In my example, I have a single virtual network, with 2 subnets (one subnet, has an Azure Virtual Desktop session host and the other one has a webserver running IIS), using Azure Application Security Groups, we will restrict IIS access to the webserver from the Azure Virtual Session hosts only - so IIS won't be accessible from any other machine in the Virtual Network.

High Level  - Diagram ASG

Create Application Security Group

Let's get started by creating an Application Security Group.

  1. Open the Azure Portal
  2. Click on + Create a resource
  3. Search for: Application security group and select it
  4. Click Create
  5. Select the subscription that the Application Security group will be created in
  6. Select the Resource Group (in my example, I am selecting AVD)
  7. Create an Application Security Group
  8. Click Review + create
  9. Click Create

Assign Application Security Group

Now that the Application Security group has been created it's time to assign it this our Azure Virtual Desktop session hosts.
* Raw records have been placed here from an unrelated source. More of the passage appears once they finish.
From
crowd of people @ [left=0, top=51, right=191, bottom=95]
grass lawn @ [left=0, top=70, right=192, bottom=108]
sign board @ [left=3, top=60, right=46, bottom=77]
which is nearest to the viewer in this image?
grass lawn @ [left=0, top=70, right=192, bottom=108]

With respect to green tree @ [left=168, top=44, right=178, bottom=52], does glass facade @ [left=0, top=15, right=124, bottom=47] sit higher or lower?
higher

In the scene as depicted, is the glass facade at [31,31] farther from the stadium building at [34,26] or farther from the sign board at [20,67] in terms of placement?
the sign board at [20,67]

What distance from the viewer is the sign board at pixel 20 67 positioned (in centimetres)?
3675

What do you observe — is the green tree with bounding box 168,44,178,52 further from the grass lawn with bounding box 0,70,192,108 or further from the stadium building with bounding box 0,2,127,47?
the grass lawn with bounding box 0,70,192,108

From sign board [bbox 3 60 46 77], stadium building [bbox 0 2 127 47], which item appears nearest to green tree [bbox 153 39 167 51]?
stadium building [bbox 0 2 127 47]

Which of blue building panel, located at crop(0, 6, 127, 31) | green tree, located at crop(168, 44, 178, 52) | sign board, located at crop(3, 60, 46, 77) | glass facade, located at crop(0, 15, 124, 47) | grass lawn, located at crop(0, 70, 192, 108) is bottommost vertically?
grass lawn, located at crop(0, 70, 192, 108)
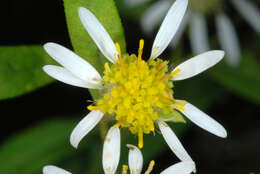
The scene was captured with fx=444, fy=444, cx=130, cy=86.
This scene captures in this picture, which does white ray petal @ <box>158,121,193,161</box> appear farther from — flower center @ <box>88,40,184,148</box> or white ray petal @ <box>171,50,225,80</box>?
white ray petal @ <box>171,50,225,80</box>

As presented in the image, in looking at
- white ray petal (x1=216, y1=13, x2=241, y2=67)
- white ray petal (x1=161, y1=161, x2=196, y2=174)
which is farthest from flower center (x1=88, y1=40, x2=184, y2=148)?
white ray petal (x1=216, y1=13, x2=241, y2=67)

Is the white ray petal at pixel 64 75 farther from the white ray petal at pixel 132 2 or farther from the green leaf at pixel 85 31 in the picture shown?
the white ray petal at pixel 132 2

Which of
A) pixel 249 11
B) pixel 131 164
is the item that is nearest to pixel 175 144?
pixel 131 164

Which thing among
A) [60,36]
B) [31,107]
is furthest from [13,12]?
[31,107]

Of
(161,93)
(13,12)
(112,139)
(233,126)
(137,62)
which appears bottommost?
(233,126)

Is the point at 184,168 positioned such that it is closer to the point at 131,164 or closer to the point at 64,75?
the point at 131,164

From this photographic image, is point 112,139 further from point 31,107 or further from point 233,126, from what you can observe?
point 233,126

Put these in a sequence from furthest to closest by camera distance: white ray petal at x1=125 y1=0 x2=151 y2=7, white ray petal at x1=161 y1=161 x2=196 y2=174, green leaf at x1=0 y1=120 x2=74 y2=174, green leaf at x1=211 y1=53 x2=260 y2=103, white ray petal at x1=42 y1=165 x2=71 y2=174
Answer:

  1. Open the Azure Portal
  2. Navigate to your Azure Virtual Desktop session host (or other workloads you are going to use)
  3. Select Networking
  4. Select Application security groups
  5. Click Configure the application security groups
  6. Select the Application Security group created earlier
  7. Assign Application Security Group
  8. Click Save

Assign Block Rule Security Group

Now it's time to assign a block rule to our web server, for port 80 as by default it is allowed through the 'AllowVnetInBound' default rule.

  1. Navigate to the Network Security Group that holds your web server (I am going to make the change on a Network Security group that is tied to the Network Interface of the web server, but the same principle applies if it was applied to a Network Security Group on the subnet - you just need to add the destination IP of the webserver)
  2. Click on Inbound security rules
  3. Click + Add
  4. Add a Deny port rule for port 80 for all source
  5. Assign Block Network Security Group Rule
  6. Click Save

After a few minutes, traffic from any workloads on the virtual network will now be blocked from accessing the web server on port 80.

Port 80 blocked

Create Allow rule using Application Security Group

Just a note around the priorities of Network Security Group rules:

Rules are processed in priority order (using a number between 100 and 4096), with lower numbers processed before higher numbers, because lower numbers have higher priority. Once traffic matches a rule, processing stops.

As a result, any rules that exist with lower priorities (higher numbers) that have the same attributes as rules with higher priorities are not processed.

  1. Navigate to the Network Security Group that holds your web server (I am going to make the change on a Network Security group that is tied to the Network Interface of the web server, but the same principle applies if it was applied to a Network Security Group on the subnet - you just need to add the destination IP of the webserver)
  2. Click on Inbound security rules
  3. Click + Add
  4. For Source, select the Application Security Group
  5. Select HTTP as the service
  6. Select Allow as the action
  7. Set the Priority to be lower than the block rule, ie 4095
  8. Click Save
  9. Create Network Security Rule Allow

After a few minutes, traffic from any workloads on the virtual network will now be allowed for any workloads from your Azure Virtual Desktop farm only (assigned to the Application Security group).

AVD - Test Port 80 Allow

If I attempted to access the webserver from my application server, it fails:

AVD - Test Port 80 Deny

Hopefully, this helps you avoid overly complex security rules that are reliant on knowing and managing the IP of your workloads and help secure your networks.